Sterilisation in India: Rights and wrongs

India’s strategy to decrease population growth is going in the wrong direction.

A woman, who underwent a sterilisation surgery at a government mass sterilisation camp, feeds her child while sitting on a hospital bed for treatment in Bilaspur, in the eastern Indian state of Chhattisgarh [Reuters]

In November, 13 women in the northern state of Chhattisgarh, India, died during the course of a sterilisation procedure carried out in unsanitary conditions by doctors who performed too many operations in a short period of time. Rat poison was found contaminating the hospital’s drugs given to the women. Commentators from London to Los Angeles condemned forced sterilisations and India’s aggressive family planning policy.

And they’re right. In the process of filming a documentary about female sterilisation, we spoke to over 50 women in the northern state of Uttarakhand about their decisions surrounding family planning.
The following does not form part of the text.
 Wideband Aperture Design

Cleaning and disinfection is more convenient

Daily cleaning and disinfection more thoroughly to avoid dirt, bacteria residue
India’s current family planning policy, which promotes female sterilisation above all other forms of birth control and compensates women for getting the procedure done, has serious deep-rooted issues both in its design and execution.
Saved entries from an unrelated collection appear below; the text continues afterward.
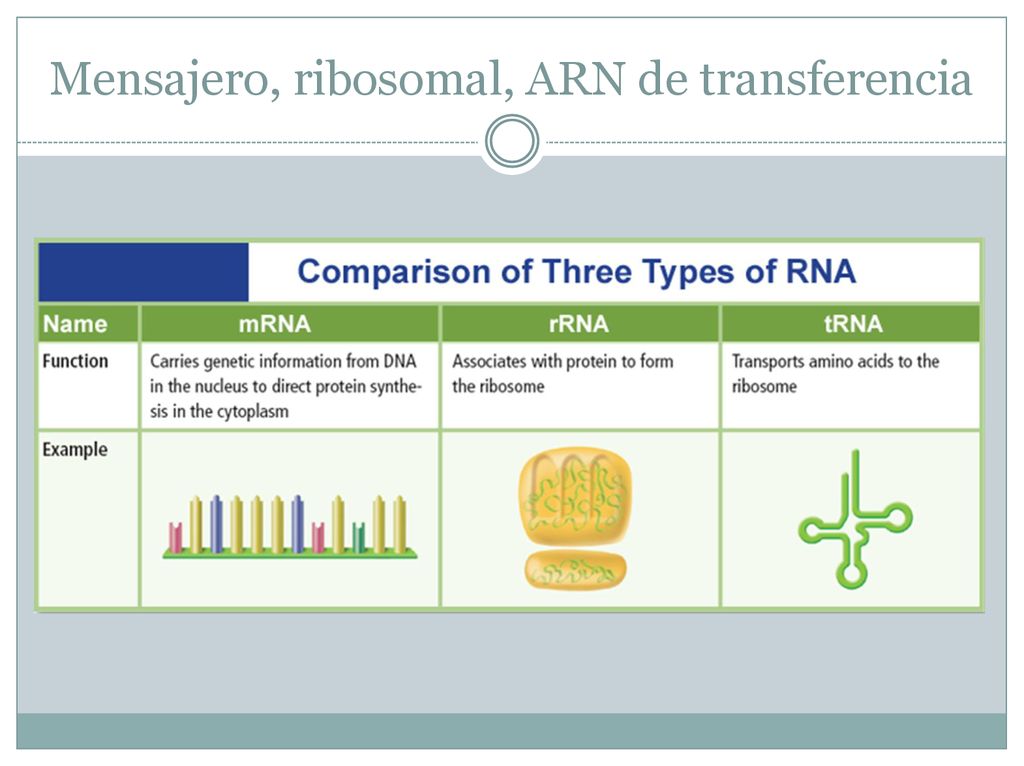 Mensajero, ribosomal, ARN de transferencia

Comparison of Three Types of RNA

| Name | mRNA | rRNA | tRNA |
|---|---|---|---|
| Function | Carries genetic information from DNA in the nucleus to direct protein synthesis in the cytoplasm | Associates with protein to form the ribosome | Transports amino acids to the ribosome |
| Example | | | |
The policy, the pressure on states to bring down massive population growth (India is expected to overtake China for the world’s largest population by 2030), and the implementation are all serious issues that merit serious consideration. But it is important to consider these issues from the right angle.

Thirteen women died after mass sterilisation in India

Sterilisation has a dark ring to it, which provokes powerful emotions of injustice. But it is not the sterilisation itself that is the problem. Sterilisation can be a perfectly viable option for women or men that don’t want any more children. So what is the problem?

For starters, the conditions under which women are being operated on in many instances are abhorrent. Reforms are needed at almost every level of the process and those responsible for malpractice must be held accountable.

But more importantly, there are two underlying issues that the Indian government has thus failed to thoroughly address. The first is a lack of meaningful education for girls. Girls who are educated tend to have fewer children later in life. The second is a cultural preference for sons, an issue that we witnessed first-hand in villages in India.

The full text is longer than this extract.